SOURCE EXTRACT:

Why Qualcomm (QCOM) Stock Is Nosediving

Jun 6, 2026
why-qualcomm-(qcom)-stock-is-nosediving

Adam Hejl

3 min read

What Happened?

Shares of wireless chipmaker Qualcomm (NASDAQ:QCOM) fell 6% in the morning session after the AVGO earnings overhang and the stronger-than-expected jobs report combined to drive one of the broadest global chip selloff of the year.

The damage spread globally: South Korea’s Kospi fell 5.5%, with Samsung down 6.4% and SK Hynix nearly 10%. European names followed: ASML fell 3.8% and Infineon lost more than 6%. Broadcom’s guidance miss reset expectations for the pace of hyperscaler AI chip spending, removing the sector’s most visible growth catalyst. The 172,000-payroll print then eliminated near-term rate cut hopes and introduced rate hike risk by year end per CME FedWatch. Semiconductor valuations, built on aggressive multi-year earnings assumptions, are acutely sensitive to these discount rate movements.

The stock market overreacts to news, and big price drops can present good opportunities to buy high-quality stocks. Is now the time to buy Qualcomm? Access our full analysis report here, it’s free.

What Is The Market Telling Us

Qualcomm’s shares are quite volatile and have had 18 moves greater than 5% over the last year. In that context, today’s move indicates the market considers this news meaningful but not something that would fundamentally change its perception of the business.

PROBLEMS TO WORK ON:
A – Write out the part of the Qualcomm stock article from "What Happened?" to "of the year.".
B – Continue the Qualcomm stock article from the point where it stops.

PROVIDED DATA:
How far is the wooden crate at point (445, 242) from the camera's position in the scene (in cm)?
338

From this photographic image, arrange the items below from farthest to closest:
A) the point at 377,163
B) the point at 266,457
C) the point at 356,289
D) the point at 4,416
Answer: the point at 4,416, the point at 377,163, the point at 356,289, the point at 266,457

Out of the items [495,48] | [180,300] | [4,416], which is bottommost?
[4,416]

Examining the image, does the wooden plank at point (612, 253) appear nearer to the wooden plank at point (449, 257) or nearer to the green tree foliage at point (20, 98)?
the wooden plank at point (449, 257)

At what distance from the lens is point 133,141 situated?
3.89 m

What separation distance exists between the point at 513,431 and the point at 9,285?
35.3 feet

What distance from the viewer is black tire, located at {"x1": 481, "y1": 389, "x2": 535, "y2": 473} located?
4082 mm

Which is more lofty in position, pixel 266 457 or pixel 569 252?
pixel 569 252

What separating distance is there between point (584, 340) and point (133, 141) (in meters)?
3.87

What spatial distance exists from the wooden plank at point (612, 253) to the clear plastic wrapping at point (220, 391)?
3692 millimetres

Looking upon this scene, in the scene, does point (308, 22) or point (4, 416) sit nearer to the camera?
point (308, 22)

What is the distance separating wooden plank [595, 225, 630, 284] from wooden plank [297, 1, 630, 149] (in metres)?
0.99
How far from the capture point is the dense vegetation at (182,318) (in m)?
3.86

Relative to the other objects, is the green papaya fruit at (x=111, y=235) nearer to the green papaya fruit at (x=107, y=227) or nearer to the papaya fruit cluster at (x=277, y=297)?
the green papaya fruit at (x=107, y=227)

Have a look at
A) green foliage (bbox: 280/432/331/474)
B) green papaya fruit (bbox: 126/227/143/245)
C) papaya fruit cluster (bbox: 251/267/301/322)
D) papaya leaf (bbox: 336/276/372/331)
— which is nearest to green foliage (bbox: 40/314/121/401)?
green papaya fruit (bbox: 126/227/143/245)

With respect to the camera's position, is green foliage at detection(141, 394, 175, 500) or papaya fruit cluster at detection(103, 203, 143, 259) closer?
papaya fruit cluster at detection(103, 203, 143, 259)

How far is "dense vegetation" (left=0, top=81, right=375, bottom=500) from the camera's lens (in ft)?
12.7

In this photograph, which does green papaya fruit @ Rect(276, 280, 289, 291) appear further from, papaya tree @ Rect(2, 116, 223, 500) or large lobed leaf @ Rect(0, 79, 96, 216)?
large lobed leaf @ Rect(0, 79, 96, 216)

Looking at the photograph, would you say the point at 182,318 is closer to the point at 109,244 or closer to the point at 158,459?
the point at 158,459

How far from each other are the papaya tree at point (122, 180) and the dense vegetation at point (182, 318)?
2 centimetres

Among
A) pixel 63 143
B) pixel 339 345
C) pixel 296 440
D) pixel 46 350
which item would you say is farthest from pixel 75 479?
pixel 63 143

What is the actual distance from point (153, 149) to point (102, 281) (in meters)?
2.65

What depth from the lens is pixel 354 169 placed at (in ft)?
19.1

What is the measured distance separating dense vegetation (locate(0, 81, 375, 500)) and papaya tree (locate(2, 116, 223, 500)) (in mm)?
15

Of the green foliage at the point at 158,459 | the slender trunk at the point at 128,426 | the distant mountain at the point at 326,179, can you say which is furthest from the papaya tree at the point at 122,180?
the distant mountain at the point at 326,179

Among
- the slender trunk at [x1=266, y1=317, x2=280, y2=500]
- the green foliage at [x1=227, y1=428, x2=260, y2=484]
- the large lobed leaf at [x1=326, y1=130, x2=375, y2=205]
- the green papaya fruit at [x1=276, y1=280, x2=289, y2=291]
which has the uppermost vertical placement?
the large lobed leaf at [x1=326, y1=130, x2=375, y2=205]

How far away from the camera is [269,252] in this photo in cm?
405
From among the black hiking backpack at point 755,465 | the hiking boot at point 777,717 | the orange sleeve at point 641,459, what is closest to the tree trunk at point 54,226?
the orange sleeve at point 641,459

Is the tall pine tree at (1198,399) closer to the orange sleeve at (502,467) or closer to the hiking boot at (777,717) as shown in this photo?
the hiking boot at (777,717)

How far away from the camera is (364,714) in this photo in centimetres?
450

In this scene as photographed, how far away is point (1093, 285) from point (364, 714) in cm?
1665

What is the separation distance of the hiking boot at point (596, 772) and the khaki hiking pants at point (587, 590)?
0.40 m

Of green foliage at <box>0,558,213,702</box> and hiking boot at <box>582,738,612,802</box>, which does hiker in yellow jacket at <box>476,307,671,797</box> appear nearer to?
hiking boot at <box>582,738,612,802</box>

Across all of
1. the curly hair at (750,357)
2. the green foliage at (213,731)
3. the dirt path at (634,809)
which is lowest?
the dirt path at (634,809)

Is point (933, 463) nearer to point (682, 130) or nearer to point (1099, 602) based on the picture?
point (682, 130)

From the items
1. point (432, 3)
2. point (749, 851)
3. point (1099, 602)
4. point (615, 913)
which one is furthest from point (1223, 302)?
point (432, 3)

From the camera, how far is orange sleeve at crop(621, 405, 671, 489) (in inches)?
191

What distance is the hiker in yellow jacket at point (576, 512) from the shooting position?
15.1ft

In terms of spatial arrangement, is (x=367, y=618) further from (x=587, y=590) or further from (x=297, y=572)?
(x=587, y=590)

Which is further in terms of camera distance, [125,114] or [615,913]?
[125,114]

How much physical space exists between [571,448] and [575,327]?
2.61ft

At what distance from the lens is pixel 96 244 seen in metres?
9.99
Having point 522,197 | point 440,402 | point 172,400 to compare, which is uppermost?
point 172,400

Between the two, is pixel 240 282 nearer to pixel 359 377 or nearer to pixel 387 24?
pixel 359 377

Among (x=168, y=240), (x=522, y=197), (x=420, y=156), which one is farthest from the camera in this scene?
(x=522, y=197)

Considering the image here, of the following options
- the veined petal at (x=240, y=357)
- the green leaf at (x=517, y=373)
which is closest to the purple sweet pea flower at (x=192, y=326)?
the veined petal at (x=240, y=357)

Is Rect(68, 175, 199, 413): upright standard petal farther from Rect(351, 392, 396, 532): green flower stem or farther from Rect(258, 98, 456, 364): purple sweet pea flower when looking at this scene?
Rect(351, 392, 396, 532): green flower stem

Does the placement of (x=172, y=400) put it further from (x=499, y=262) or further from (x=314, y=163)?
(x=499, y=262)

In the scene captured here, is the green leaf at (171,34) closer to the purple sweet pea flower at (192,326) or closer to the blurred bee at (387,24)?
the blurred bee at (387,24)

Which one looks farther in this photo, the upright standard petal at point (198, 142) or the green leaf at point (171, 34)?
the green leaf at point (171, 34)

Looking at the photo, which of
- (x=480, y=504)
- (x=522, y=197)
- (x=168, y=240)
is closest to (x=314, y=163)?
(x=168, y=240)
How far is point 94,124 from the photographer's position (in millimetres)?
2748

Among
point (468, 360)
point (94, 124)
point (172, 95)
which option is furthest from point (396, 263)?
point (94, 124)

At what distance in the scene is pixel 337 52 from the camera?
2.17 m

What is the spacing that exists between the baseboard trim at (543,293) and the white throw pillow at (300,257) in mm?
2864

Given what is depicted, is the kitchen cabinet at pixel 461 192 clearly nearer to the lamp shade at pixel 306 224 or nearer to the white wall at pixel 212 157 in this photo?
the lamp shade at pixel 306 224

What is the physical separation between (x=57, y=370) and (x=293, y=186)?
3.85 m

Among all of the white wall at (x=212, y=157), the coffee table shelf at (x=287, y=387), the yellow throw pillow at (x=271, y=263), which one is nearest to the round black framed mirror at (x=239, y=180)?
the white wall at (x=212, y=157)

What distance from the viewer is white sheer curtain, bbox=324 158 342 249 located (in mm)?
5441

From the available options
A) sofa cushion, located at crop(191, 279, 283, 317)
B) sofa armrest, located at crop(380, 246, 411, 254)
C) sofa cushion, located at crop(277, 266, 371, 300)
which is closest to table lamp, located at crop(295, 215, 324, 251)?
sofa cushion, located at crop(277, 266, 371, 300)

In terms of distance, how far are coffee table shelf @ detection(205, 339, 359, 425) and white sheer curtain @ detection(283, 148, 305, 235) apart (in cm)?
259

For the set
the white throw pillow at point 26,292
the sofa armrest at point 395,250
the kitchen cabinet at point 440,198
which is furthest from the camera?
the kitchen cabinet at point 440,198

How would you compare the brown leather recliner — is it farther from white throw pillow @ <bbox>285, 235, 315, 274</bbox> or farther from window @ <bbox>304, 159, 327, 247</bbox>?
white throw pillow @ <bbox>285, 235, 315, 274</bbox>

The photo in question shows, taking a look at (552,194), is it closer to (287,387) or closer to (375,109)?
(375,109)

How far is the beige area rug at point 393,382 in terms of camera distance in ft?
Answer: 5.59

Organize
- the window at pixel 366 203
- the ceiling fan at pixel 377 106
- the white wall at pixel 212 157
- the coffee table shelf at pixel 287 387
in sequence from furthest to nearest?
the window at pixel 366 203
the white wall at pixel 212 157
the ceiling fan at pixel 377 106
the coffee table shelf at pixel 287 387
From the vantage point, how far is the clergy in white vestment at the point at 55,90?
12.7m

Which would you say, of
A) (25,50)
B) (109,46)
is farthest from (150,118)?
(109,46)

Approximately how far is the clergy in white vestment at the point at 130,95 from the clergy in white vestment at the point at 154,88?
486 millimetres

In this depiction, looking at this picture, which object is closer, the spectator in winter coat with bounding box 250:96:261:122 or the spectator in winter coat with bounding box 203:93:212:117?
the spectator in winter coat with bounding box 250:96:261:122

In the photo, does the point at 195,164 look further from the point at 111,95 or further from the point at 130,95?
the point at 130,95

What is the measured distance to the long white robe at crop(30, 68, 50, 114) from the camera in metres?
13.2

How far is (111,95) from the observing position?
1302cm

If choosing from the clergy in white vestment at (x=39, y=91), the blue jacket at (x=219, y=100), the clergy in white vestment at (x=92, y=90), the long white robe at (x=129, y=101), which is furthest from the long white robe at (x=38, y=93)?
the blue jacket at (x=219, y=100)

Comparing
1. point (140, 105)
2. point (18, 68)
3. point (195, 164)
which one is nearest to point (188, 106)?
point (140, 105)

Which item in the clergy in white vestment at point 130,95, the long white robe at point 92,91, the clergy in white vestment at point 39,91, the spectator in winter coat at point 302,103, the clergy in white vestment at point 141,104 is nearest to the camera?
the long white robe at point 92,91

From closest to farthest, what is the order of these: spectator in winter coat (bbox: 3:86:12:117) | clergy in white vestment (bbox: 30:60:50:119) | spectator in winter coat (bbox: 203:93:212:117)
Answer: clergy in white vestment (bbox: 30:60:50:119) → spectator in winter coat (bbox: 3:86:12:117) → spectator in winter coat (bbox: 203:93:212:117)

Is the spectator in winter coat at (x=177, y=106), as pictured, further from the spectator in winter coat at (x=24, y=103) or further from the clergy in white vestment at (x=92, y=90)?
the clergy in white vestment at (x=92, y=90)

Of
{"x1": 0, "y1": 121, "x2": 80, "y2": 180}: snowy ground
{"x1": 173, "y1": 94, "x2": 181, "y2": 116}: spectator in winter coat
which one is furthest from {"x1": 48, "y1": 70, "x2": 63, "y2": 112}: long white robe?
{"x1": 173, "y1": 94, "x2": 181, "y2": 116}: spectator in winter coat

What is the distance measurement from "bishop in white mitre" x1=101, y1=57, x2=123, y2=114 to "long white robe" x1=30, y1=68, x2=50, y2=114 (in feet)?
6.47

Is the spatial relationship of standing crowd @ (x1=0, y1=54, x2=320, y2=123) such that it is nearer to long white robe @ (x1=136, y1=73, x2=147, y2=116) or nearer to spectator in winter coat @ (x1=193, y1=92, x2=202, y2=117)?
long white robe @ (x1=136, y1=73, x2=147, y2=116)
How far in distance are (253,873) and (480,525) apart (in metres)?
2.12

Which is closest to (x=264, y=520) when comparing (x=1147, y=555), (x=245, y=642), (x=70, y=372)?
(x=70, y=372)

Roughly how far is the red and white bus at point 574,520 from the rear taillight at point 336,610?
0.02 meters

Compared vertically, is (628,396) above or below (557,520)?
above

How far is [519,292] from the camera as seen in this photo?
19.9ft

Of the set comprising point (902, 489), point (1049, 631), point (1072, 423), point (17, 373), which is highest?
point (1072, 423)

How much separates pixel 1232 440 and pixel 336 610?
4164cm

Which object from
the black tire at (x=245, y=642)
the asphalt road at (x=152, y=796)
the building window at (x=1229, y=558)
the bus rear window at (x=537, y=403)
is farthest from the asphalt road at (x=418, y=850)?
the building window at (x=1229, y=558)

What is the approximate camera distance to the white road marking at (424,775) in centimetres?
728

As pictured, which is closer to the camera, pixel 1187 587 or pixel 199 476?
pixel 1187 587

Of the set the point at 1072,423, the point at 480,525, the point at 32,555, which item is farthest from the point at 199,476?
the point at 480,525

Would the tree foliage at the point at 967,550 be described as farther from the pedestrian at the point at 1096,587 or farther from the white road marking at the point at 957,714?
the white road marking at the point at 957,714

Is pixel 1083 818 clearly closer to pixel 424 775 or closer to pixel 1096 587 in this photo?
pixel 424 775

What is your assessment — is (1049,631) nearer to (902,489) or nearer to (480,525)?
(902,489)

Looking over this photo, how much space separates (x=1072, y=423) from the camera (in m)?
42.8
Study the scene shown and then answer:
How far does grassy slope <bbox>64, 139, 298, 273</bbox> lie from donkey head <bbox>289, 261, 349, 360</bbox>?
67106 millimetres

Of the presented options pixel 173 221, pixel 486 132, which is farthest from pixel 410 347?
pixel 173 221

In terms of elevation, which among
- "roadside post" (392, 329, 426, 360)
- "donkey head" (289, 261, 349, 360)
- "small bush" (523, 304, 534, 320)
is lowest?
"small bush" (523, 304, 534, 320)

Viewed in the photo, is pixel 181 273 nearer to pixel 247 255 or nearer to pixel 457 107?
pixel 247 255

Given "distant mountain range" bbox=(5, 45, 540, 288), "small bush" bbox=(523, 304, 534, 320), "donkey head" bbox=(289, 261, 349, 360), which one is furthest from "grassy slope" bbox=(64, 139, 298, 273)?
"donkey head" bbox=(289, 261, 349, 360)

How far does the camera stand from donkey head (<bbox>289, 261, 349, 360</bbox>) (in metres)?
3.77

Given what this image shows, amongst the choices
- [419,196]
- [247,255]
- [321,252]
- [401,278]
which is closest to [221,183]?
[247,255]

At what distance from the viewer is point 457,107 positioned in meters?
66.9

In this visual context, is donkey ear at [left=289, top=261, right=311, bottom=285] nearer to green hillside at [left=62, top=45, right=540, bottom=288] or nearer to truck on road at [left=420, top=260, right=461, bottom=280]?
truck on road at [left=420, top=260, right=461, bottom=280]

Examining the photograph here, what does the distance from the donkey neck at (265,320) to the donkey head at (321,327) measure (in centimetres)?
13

YOUR RESPONSES:
A –
What Happened?

Shares of wireless chipmaker Qualcomm (NASDAQ:QCOM) fell 6% in the morning session after the AVGO earnings overhang and the stronger-than-expected jobs report combined to drive one of the broadest global chip selloff of the year.

B –
The previous big move we wrote about was 4 days ago when the stock dropped 7.7% after competitor Nvidia unveiled its new RTX Spark superchip, a powerful processor for Windows PCs that directly challenges Qualcomm’s Snapdragon series. Qualcomm showed up to one of the biggest chip conferences of the year, Taiwan’s Computex, and handed investors a menu with no food.

The company unveiled “Dragonfly,” its new AI data-centre chip brand, but said all the real details would come at an Investor Day on June 24. Meanwhile, Nvidia’s CEO Jensen Huang was next door announcing that its next-generation Vera Rubin AI chips had entered full production and were already shipping to customers including OpenAI, Dell, and Oracle. Nvidia also unveiled its new RTX Spark superchip, a powerful processor for Windows PCs that directly challenges Qualcomm’s Snapdragon series.

The new chip is set to debut in PCs from major manufacturers including Dell, HP, and Lenovo. This development poses a significant threat to Qualcomm, which has invested years in establishing the “Windows on Arm” market. Nvidia enters this space with a major advantage: a software ecosystem already trusted by gamers, creators, and AI developers.